### STORED RECORDS
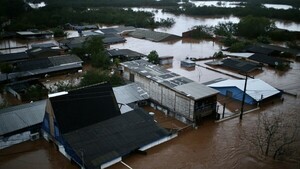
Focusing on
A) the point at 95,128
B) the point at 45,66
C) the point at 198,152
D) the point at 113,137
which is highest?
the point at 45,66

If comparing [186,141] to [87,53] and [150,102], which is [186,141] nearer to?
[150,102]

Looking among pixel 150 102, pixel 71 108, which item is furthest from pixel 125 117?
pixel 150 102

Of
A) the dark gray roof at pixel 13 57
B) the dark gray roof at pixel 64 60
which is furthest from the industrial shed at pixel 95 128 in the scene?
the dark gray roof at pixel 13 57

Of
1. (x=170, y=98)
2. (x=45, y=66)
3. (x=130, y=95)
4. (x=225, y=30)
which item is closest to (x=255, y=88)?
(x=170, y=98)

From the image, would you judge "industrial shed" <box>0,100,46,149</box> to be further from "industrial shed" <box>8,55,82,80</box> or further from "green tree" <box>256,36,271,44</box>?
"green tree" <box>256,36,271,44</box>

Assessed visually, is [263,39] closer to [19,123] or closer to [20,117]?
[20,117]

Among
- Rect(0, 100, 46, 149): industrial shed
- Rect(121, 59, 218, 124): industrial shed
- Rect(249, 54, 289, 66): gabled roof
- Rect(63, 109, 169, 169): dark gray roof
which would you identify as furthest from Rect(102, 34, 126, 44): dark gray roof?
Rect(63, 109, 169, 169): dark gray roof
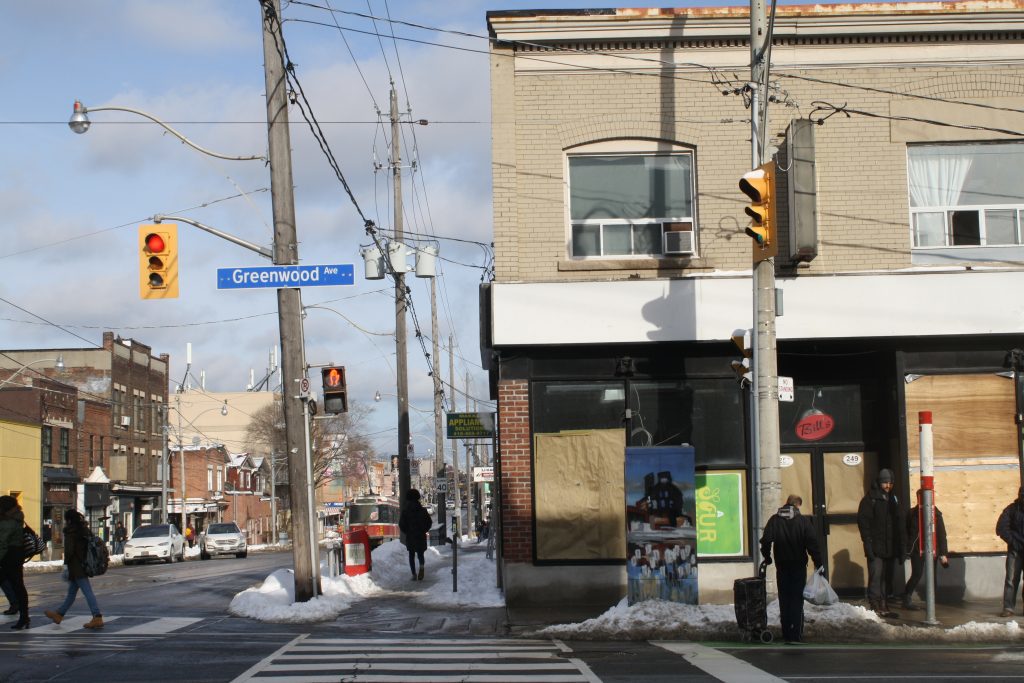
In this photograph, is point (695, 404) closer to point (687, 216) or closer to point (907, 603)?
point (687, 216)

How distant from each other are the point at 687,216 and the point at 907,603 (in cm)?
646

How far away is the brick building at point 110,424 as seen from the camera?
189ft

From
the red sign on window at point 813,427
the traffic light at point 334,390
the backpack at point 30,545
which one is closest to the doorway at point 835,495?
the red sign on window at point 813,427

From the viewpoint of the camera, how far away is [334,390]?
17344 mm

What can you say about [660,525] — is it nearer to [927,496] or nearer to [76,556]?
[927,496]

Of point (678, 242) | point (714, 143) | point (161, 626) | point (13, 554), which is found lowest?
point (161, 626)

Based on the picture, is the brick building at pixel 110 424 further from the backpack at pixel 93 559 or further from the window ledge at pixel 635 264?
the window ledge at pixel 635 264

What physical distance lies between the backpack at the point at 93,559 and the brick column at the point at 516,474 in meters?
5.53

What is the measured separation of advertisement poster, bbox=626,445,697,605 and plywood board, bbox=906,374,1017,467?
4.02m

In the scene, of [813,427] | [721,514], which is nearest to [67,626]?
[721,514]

### AIM OF THE EXERCISE
Can you rewrite every line above as a numbered list, skipping the blank lines and leaving the pictures out?

### SOLUTION TO THE PROBLEM
1. Focusing on
2. A) the point at 95,128
3. B) the point at 45,66
4. C) the point at 198,152
5. D) the point at 113,137
6. which is highest?
7. the point at 45,66
8. If comparing [186,141] to [87,53] and [150,102], which is [186,141] nearer to?
9. [150,102]
10. Looking among pixel 150 102, pixel 71 108, which item is furthest from pixel 125 117?
11. pixel 150 102
12. Of
13. A) the dark gray roof at pixel 13 57
14. B) the dark gray roof at pixel 64 60
15. which is furthest from the industrial shed at pixel 95 128 in the scene?
16. the dark gray roof at pixel 13 57
17. Of
18. 1. (x=170, y=98)
19. 2. (x=45, y=66)
20. 3. (x=130, y=95)
21. 4. (x=225, y=30)
22. which item is closest to (x=255, y=88)?
23. (x=170, y=98)
24. From the image, would you judge "industrial shed" <box>0,100,46,149</box> to be further from "industrial shed" <box>8,55,82,80</box> or further from "green tree" <box>256,36,271,44</box>?
25. "green tree" <box>256,36,271,44</box>
26. Assessed visually, is [263,39] closer to [19,123] or closer to [20,117]?
27. [20,117]
28. Among
29. - Rect(0, 100, 46, 149): industrial shed
30. - Rect(121, 59, 218, 124): industrial shed
31. - Rect(249, 54, 289, 66): gabled roof
32. - Rect(63, 109, 169, 169): dark gray roof
33. which would you identify as furthest from Rect(102, 34, 126, 44): dark gray roof?
34. Rect(63, 109, 169, 169): dark gray roof
35. In this photograph, is point (695, 404) closer to point (687, 216) or closer to point (907, 603)?
36. point (687, 216)
37. How distant from each other are the point at 687,216 and the point at 907,603 (in cm)?
38. 646
39. How far away is the brick building at point 110,424 as seen from the camera?
40. 189ft
41. From
42. the red sign on window at point 813,427
43. the traffic light at point 334,390
44. the backpack at point 30,545
45. which one is closest to the doorway at point 835,495?
46. the red sign on window at point 813,427
47. From the viewpoint of the camera, how far away is [334,390]?
48. 17344 mm
49. What can you say about [660,525] — is it nearer to [927,496] or nearer to [76,556]?
50. [927,496]
51. Of point (678, 242) | point (714, 143) | point (161, 626) | point (13, 554), which is found lowest?
52. point (161, 626)
53. Based on the picture, is the brick building at pixel 110 424 further from the backpack at pixel 93 559 or further from the window ledge at pixel 635 264?
54. the window ledge at pixel 635 264
55. What physical distance lies between the backpack at the point at 93,559 and the brick column at the point at 516,474 in meters?
56. 5.53
57. What is the measured separation of advertisement poster, bbox=626,445,697,605 and plywood board, bbox=906,374,1017,467?
58. 4.02m
59. In the scene, of [813,427] | [721,514], which is nearest to [67,626]?
60. [721,514]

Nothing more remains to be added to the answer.